European drugs regulators on Friday approved the world’s first Ebola vaccine, a move, which has been hailed by the World Health Organisation as a “triumph for public health” that would save many lives and ensure people are protected.
Developed by United States drug maker Merck & Co, the vaccine is already being used under emergency guidelines to try to protect people against the spread of a deadly Ebola outbreak in the Democratic Republic of Congo.
According to reports, the vaccine is also being reviewed under a fast-track system by regulators in the United States.
WHO’s Director-General, Tedros Ghebreyesus, in a statement on Thursday, said; “This vaccine has already saved many lives in the current Ebola outbreak, and the decision by European regulator will help it to eventually save many more.”
Over 2,100 people have been killed by Ebola in the Democratic Republic of Congo since the middle of last year.
This is the second largest Ebola outbreak in history, after a 2013-16 epidemic in West Africa that killed more than 11,300.
The Merck vaccine, which the company has now brand-named Ervebo, is likely to get a full marketing licence from the European Commission within a few weeks, Reuters said in a report.

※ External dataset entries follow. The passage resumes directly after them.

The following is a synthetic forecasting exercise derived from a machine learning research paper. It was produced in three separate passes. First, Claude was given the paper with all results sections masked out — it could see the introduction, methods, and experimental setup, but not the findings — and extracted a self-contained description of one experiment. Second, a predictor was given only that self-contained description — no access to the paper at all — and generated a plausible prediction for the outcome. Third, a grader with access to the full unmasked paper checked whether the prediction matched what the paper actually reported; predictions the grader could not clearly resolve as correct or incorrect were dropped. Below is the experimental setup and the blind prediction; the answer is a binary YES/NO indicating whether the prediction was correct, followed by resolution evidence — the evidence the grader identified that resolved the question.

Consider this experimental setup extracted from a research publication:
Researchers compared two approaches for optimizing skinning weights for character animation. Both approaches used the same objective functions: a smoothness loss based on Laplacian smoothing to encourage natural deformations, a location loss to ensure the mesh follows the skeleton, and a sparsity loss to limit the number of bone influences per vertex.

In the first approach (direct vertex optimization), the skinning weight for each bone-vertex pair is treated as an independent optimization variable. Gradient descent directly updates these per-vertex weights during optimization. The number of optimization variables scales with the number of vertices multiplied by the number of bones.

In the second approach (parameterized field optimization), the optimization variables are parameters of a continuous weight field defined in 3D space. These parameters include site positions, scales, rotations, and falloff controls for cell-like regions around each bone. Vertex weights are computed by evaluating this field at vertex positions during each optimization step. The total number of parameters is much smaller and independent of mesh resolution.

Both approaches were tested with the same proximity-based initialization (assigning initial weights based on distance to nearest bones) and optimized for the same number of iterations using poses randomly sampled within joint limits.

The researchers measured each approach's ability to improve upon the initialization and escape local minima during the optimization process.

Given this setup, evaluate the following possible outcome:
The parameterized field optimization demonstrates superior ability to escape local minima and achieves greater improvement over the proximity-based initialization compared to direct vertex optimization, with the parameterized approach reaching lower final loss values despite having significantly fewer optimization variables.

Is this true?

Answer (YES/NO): YES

Merck said in a statement its priority now was to get regulatory approval of its Ervebo manufacturing site in Germany so that licensed supply of the vaccine “can be used to support global public health preparedness”.
Health authorities in Kinshasa said last week they planned to introduce an experimental second Ebola vaccine, developed by drug maker Johnson & Johnson in November in the country’s eastern provinces.
Ebola virus causes haemorrhagic fever and spreads from person to person through direct contact with body fluids and it kills around half of those it infects.